Noi donne di oggi avremmo più possibilità di lottare a differenza delle donne del passato e possiamo farlo attraverso le arti tutte, e la cultura in generale, per finalmente essere pari in tutti i campi, e invece stiamo zitte. Non c’è un movimento, una vera forza delle donne, a dire “rendiamo onore a queste donne del passato”. Cosa dobbiamo fare, allora? Muoverci e andare in piazza, tanto per cominciare, fare coalizione fra noi donne e dire “basta”. Pensiamo, per esempio, ai femminicidi. Abbiamo fatto un incontro su Arcangela Tarabotti e la monacazione forzata, con Marta Cuscunà e la studiosa Francesca Romana Medioli, che ha messo in luce come sì, è vero che non siamo più costrette ad andare in convento, ma la situazione dei femminicidi in Italia ci equipara all’India. Abbiamo la stessa emergenza su scala mondiale e l’Italia ha all’incirca lo stesso numero di femminicidi dell’India. Un numero altissimo, si ammazza in media una donna ogni due giorni e mezzo. E non si vede una manifestazione. Iniziative come la nostra sono uno sprone alle donne per dire la loro. 

All’interno del Festival è stato presentato il libro La scena delle donne di Emilia Costantini e Mario Moretti con la prefazione di Dacia Maraini, nella nuova edizione pubblicata da BeaT (2022). A proposito di Dacia Maraini: è stata una delle principali protagoniste del Teatro delle Donne: qual è il ruolo della donna all’interno del teatro, della letteratura e delle arti, da sempre dominato dagli uomini?
A “pordenonelegge” abbiamo presentato la riedizione del libro (la prima è uscita nel 1992). È stato ripubblicato con l’aggiornamento di Maria Letizia Compatangelo, Patrizia Monaco e un contributo mio con Alina Narciso attraverso un’intervista di Renata Savo. La riedizione si è resa necessaria, io l’ho voluta e l’ho promossa proprio perché è un po’ una base per tutte le donne che vogliono sapere come le altre donne hanno fatto teatro.

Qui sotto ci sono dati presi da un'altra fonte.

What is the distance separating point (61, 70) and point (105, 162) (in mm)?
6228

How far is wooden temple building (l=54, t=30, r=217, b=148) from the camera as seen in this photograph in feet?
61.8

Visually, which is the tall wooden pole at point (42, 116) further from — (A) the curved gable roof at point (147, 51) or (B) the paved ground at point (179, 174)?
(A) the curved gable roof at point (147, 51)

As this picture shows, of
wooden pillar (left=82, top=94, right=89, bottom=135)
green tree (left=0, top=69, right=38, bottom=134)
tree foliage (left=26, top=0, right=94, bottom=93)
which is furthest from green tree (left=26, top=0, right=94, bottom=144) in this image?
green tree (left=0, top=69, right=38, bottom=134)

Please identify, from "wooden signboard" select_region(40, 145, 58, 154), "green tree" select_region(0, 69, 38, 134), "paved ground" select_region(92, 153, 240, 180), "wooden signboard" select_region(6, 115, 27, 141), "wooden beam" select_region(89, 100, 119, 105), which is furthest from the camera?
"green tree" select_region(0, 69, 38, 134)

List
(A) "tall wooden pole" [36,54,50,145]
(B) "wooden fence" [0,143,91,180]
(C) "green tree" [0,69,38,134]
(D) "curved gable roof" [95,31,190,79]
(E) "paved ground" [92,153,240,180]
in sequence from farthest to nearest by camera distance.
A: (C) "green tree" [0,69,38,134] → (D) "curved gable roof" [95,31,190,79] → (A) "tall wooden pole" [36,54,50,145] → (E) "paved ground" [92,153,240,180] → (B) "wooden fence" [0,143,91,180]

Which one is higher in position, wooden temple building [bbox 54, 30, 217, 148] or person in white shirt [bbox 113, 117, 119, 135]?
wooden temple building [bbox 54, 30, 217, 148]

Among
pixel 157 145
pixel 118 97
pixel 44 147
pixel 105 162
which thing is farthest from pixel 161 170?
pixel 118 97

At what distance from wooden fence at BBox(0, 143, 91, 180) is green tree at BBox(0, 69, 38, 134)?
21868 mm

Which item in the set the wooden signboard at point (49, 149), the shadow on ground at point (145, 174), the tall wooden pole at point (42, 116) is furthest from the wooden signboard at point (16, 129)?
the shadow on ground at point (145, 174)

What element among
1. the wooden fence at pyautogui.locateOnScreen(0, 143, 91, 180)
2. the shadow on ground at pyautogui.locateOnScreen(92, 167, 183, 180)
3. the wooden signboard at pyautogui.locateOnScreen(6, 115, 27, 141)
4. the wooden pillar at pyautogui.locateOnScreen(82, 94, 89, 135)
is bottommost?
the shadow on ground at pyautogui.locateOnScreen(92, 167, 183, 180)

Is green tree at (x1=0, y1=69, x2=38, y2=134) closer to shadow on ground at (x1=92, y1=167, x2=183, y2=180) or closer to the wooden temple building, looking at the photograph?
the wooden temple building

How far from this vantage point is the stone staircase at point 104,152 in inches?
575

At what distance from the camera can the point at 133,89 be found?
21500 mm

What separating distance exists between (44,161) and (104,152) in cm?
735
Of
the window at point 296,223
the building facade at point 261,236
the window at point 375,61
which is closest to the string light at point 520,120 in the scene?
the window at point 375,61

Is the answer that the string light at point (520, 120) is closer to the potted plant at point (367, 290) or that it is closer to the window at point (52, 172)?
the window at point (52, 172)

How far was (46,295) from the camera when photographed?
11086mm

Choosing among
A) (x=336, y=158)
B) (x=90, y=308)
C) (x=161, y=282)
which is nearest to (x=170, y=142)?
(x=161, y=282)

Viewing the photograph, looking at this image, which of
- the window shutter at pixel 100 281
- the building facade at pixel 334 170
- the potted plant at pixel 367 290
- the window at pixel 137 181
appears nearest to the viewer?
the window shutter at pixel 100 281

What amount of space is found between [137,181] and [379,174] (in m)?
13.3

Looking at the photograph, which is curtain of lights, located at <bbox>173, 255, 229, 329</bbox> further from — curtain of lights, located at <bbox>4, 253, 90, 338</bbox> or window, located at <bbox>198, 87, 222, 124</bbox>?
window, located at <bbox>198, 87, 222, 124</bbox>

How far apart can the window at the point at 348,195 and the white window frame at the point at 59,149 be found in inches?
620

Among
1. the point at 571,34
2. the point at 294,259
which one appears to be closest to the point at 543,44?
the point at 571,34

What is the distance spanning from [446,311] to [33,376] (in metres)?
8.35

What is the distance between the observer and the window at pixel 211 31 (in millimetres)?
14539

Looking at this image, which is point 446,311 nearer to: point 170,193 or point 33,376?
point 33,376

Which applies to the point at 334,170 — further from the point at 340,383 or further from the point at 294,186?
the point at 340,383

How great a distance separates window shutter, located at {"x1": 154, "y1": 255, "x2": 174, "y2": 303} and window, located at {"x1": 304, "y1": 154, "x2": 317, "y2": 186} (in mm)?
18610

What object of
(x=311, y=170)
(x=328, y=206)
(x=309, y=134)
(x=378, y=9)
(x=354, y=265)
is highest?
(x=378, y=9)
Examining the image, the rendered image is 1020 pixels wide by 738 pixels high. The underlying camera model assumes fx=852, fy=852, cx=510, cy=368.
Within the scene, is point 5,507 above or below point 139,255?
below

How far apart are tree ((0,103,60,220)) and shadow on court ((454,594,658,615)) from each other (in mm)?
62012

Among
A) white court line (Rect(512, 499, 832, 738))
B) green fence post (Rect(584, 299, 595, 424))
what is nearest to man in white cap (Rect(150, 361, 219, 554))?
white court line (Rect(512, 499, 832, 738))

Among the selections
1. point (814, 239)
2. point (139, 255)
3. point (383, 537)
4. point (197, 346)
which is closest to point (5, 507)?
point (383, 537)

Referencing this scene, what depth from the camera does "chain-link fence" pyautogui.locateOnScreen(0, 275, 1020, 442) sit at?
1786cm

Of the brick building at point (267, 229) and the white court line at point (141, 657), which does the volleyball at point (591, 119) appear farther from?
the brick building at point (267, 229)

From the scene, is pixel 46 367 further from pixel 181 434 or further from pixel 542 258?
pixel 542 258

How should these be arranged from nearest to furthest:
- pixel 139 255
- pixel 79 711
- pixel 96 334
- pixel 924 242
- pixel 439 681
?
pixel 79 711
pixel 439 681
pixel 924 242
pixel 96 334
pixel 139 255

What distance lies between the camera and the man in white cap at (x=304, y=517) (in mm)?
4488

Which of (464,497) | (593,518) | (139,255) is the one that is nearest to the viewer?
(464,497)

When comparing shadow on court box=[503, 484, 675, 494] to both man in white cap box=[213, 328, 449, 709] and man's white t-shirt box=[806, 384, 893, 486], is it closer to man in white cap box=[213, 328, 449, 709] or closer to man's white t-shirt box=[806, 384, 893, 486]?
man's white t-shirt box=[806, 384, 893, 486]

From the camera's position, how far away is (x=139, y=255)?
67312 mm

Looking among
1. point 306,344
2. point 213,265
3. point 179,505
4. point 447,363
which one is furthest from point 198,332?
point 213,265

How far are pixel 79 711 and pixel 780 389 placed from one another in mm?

Un excursus ammirevole, che parte dall’antichità per arrivare fino ai giorni nostri.

Lo scopo della riedizione è divulgare questo testo meraviglioso, che vede la prefazione di Dacia Maraini non a caso, in quanto lei soprattutto è stata fondamentale nella storia del teatro delle donne, e il teatro è stato ed è tuttora uno dei suoi più grandi amori. Oltre a essere un’autrice teatrale ha fondato il collettivo de La Maddalena a Roma negli anni ’70. Ha vissuto il teatro dall’interno anche se non ha mai fatto l’attrice. La sua prefazione è molto preziosa, perché Dacia Maraini è una donna che, scrivendo di teatro, sa benissimo quale è stata l’omissione delle donne. Alle donne, oggi, il ruolo di cambiare le cose, dato che sono state messe nei secoli in cantina, oscurate dalla drammaturgia maschile.

Il ruolo che hanno avuto nei secoli nei testi teatrali scritti da uomini un po’ lo sappiamo, visto che sono stati messi in scena molte volte, e sono personaggi femminili aderenti agli stereotipi. Adesso alle donne il ruolo di prendersi la scena, per recuperare anche il tempo perduto in tutti questi secoli, in cui non è stato visibile grande apporto femminile alla scena. Stiamo facendo tutto questo per questo motivo. E con noi abbiamo Dacia Maraini e le autrici del passato e contemporanee che sentono questa grande esigenza.